Another incident pierced my racist armor briefly a few years later. I was with my family visiting the Fort Worth, Texas zoo. I have always liked going to zoos. Yes I feel sorry for the caged up animals, but they are just so impressive. I want to drink it all in. As my parents and two brothers and I walked along we saw the result of a huge change that was happening by that time. Someone had decided that it should be o.k. for black families to visit the zoo, not just white families. And suddenly, there they were a black mom and dad and two little black kids. I remember that one of the kids was a little girl about 4. They were all dressed very nicely. It was a lot nicer than I ever dressed because we weren't a church going family. The little girl had one of those frilly white little girl dresses on and her hair was in little braids.

My father saw the black family too. "Why do they let those ______s come here", he said. Most of my friend's dads would have said "damned ______s". But my dad had been raised in a higher class home were it was considered rude to curse! Then my mother did something she rarely did, she openly disagreed with my dad. "Oh Charles", she exclaimed, "Look how nice they are dressed. Look how happy it makes the little children. They aren't hurting anything!".
My dad became silent as he often did when he was very, very angry. I felt confused. What was going on? But it was clearly not a time to ask questions. It was just about never time to ask questions on this topic. And this memory, too, has haunted me for decades. Even so, I continued to use the same word for black people that my Dad and all my buddies used.
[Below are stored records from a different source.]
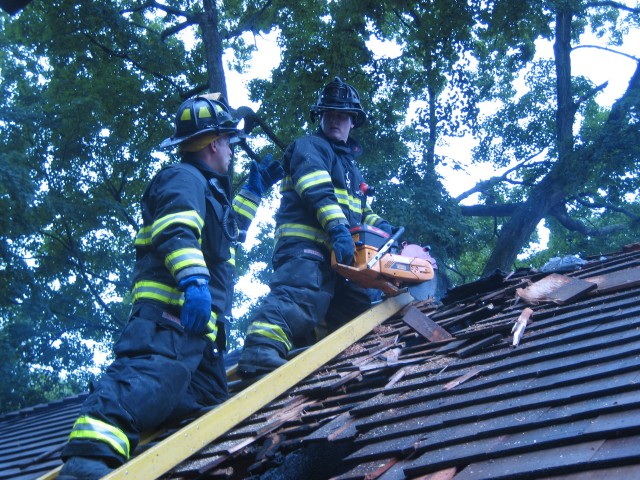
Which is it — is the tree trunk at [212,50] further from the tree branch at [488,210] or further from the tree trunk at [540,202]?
the tree branch at [488,210]

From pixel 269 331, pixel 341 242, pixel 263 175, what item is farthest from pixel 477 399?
pixel 263 175

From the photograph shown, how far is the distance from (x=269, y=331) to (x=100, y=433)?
1.43 m

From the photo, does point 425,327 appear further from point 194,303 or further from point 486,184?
point 486,184

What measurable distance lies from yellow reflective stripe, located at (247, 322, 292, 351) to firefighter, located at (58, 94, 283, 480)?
0.33 m

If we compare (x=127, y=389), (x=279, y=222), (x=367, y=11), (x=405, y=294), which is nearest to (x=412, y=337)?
(x=405, y=294)

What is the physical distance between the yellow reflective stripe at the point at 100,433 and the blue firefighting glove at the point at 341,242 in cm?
189

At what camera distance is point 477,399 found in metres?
2.85

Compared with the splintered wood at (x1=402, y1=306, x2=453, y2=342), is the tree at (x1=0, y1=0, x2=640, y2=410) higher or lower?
higher

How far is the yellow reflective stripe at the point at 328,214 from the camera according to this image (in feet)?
15.4

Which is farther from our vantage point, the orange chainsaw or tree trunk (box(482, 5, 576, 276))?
tree trunk (box(482, 5, 576, 276))

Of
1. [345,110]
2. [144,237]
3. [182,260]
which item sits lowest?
[182,260]

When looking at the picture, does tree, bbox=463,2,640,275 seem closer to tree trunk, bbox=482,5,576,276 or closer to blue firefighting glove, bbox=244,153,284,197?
tree trunk, bbox=482,5,576,276

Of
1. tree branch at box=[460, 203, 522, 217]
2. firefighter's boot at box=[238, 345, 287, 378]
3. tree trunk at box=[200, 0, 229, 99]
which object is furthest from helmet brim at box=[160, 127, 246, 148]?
tree branch at box=[460, 203, 522, 217]

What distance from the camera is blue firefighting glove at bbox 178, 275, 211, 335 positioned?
3.46m
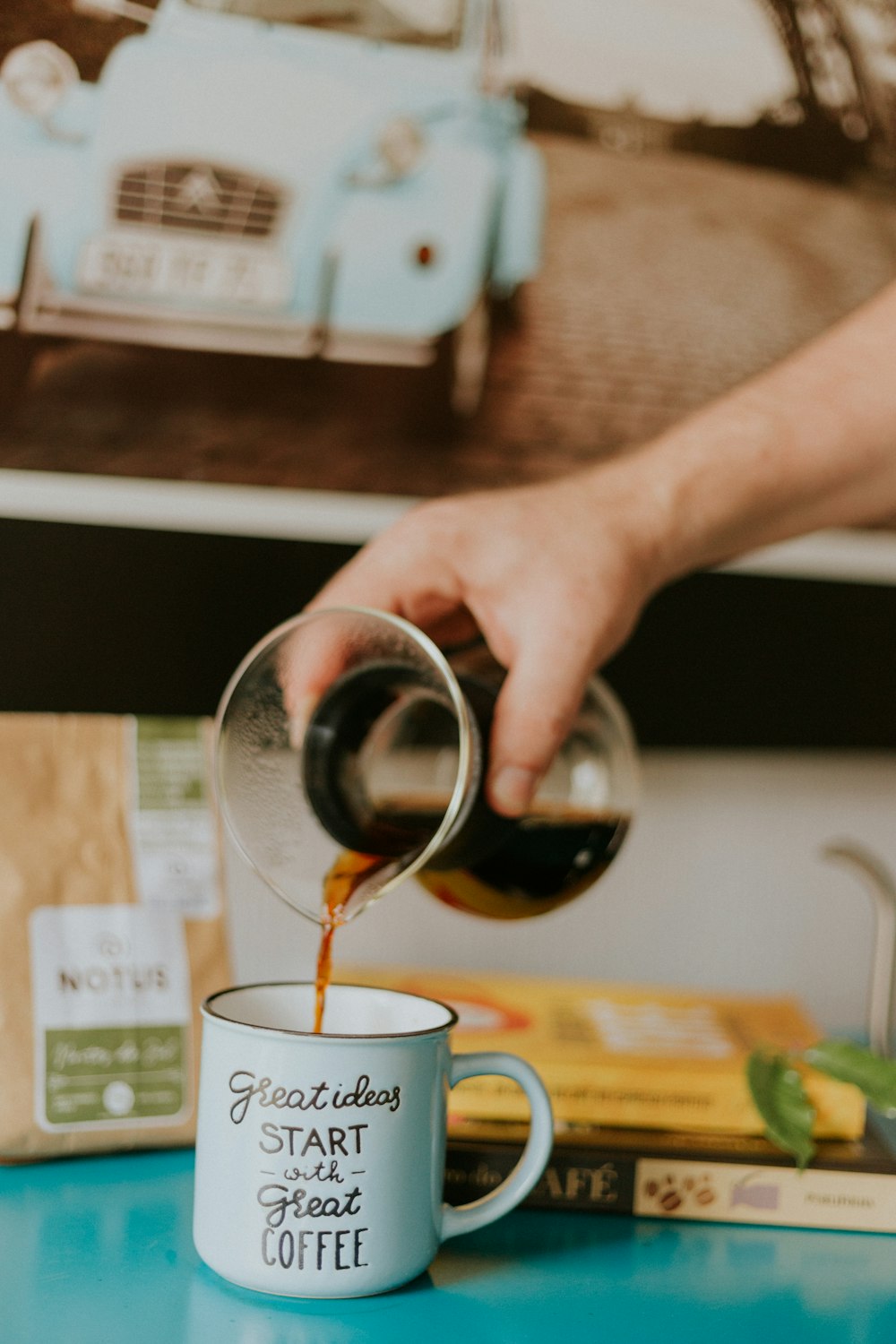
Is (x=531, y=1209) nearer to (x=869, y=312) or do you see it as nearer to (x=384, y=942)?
(x=384, y=942)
When I was in the last year of Junior High School, I knew exactly what the High School principal meant when he gave a talk to all us 9th graders. I already knew why our classes had been split into all boy and all girl classes. I already knew why I would have to go to a public high school that had been changed to be all boys. One high school of 1000 white boys and all the way on the other side of the parish, one high school for the 1000 white girls. The principal said, "As you all know, next year the dark clouds will be rolling into our schools. None of us is happy about it, but we can't stop it! I expect all of you to ignore them, and we will do our best to get on with your schooling." He said a bunch more, but I remember wondering why he said "dark clouds" when we all knew that he meant '______s". And I remember being really mad at this group of black boys that were going to go to my high school. They were only 50 boys. And I had never met any of them, although they lived in a neighborhood even closer to the high school than my own.
I was mad because I had to go to an all boys high school, just when I starting to learn how to talk to girls and even have a "girlfriend". And it had to become an all boys school, because if a black boy ever even talked to or accidentally touched a white girl, we all knew that that boy would be beaten to death. I didn't think I would do that myself, but I knew for sure it would happen. So just because they wouldn't stay put in their own school, those black boys were ruining the one thing about high school that I was looking forward to, being around hundreds and hundreds of teenage girls. I was mad. My friends were mad. Our parents were mad. And if that many people get mad, madness is the inevitable result. Madness prevailed the next year when I started high school. But that is a story for another post.

May God deliver us from the madness that comes when we are so sure that we are better than others.

Kent

1 comment:

Pamela Joy said...

terrific again daddy. thanks so much.